—Me temo que usted se está transformando en un terrorista,
Markel.
—No; asesino, más bien, mi querido Rafel. Con métodos
extremos, sí. Como lo que ocurrió en Betelgeuse 7-22.
—¿Verdad que fue una masacre? —se angustió Rafel.
—Es que los cuentos me explotan en los dedos. Soy un asesino
literal —se confesó Markel.
—Desintegra todo. Ni letras quedan.
—Soy un desastre.

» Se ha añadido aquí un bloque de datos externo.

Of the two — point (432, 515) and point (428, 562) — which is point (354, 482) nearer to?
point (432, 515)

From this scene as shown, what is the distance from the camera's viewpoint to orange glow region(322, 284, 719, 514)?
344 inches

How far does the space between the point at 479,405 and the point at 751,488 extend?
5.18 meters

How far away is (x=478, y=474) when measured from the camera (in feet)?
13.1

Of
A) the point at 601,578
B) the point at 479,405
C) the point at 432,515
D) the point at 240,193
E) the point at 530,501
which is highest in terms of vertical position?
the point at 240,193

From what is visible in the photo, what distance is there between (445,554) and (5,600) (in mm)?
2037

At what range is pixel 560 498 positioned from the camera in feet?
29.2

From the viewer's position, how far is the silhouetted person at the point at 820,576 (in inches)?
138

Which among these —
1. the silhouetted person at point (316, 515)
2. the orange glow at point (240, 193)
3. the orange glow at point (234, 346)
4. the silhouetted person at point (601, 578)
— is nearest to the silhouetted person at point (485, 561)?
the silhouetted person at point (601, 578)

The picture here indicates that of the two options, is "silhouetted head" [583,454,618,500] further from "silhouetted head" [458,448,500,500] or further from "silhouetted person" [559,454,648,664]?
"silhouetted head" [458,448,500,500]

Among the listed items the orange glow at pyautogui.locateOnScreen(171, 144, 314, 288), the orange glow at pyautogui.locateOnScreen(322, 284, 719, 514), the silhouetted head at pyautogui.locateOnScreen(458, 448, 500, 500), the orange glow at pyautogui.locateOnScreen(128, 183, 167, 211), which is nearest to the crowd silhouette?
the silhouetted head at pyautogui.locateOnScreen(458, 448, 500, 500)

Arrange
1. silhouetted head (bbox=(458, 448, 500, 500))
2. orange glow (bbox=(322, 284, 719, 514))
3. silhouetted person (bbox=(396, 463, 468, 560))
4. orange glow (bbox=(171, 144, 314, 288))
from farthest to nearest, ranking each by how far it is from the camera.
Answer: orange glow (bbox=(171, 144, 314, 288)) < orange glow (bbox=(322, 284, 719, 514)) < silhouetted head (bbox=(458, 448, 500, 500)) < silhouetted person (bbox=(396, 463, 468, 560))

Incluso, mirándolo bien, este cuento está
condenado.
—¡Ay! No sea así. Al menos amémonos antes de que todo
explote.
—Creo que tenemos unos segundos antes de que ocurra, lo que
a escala cósmica es una eternidad.
—Pero determinemos qué sexo nos toca esta vez. ¿Lo hacemos
por sorteo o licitación?
—Espere, espere, que no he traído la moneda de cinco caras.
—Tiremos un dado.
—Sobraría una cara.
—Dejemos que el más puro azar decida.
—Está bien. Si ese meteorito —señaló a una altura de unos
setenta grados—, que parece dirigirse a toda velocidad hacia nosotros, no nos impacta,
te cabalgaré como una amazona desbocada mientras tarareas La Cabalgata de las
Valkirias.
—¿Y si impacta?
—Entonces la cagamos, idio…
No tuvo tiempo para pronunciar el insulto. El meteorito
impactó. Y entre los dedos de Rafel, también explotó este cuento.